Fazendo excepção a esta forma de ver as coisas, Francisco Teixeira da Mota publicou um artigo notável no Público de ontem, sexta-feira, um daqueles artigos para recortar, de perspicaz análise da situação, inclusive do ponto de vista semiológico.

Nele, o autor centra a reacção de Sócrates numa “estratégia de defesa de ruptura” e um acto em que ele «considera como seu interlocutor a  opinião pública, passando por cima do tribunal (Ministério Público e juiz de instrução criminal) que, para si, desde o momento da prisão, é uma instância que produz acusações “falsas”, “absurdas”, “injustas”, “infundamentadas” e que determinou uma prisão “injustificada que constitui uma “humilhação gratuita”.» Assim é que «José Sócrates, ao fazer este balanço, está a antecipar-se à acusação e a ocupar na arena pública o papel do tribunal: está a julgar publicamente a justiça.» Este jogo que Sócrates resolveu empreender é um jogo de tudo ou nada, de vitória ou de perdição totais.

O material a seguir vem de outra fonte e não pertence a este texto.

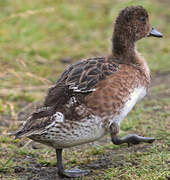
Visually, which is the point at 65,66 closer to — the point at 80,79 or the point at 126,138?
the point at 126,138

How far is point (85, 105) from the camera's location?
381 cm

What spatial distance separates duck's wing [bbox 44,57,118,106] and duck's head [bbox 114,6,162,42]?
0.42 meters

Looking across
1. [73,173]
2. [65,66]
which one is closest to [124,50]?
[73,173]

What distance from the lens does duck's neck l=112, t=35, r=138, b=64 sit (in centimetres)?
439

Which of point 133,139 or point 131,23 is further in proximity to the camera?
point 131,23

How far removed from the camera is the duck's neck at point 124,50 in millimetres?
4387

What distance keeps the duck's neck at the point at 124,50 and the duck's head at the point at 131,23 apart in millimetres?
40

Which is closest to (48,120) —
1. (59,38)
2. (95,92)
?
(95,92)

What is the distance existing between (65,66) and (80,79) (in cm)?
374

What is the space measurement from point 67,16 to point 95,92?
19.9 ft

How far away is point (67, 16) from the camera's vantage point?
970 cm

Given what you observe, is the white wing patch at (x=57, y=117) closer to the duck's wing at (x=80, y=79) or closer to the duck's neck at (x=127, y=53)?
the duck's wing at (x=80, y=79)

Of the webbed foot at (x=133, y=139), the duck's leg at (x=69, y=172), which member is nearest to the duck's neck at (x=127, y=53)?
the webbed foot at (x=133, y=139)

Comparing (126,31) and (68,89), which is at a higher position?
(126,31)
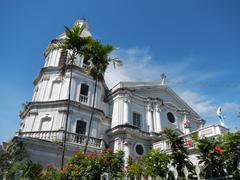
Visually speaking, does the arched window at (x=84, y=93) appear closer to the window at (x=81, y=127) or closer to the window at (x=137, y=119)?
the window at (x=81, y=127)

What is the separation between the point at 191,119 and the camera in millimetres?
32469

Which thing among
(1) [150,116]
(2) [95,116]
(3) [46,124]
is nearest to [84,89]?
(2) [95,116]

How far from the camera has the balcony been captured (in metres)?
19.5

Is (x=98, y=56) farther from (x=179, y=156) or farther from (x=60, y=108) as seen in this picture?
(x=179, y=156)

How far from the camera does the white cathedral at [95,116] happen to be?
19.4 m

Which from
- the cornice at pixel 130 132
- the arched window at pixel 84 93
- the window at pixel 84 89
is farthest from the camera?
the window at pixel 84 89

Muitos dos que criticaram duramente a decisão de manter o ex-primeiro-ministro em prisão preventiva, sustentando que havia a solução de lhe aplicar a medida de obrigação de permanência na habitação, vigiada exteriormente por agentes policiais, para além de ignorarem, a meu ver, que, desde o momento em que foi institucionalizada a vigilância por meios electrónicos, não se justifica, em regra, a vigilância policial, e que uma tal solução iria colocar, daí para o futuro, nas mãos dos arguidos, a possibilidade de determinarem a escolha entre um meio e outro, não souberam ler, na sua radicalidade, o gesto de Sócrates, ou seja,  que ele recusa qualquer forma de condicionamento da sua liberdade, nomeadamente qualquer forma de prisão, seja ela em estabelecimento adequado, seja como “prisão domiciliária”.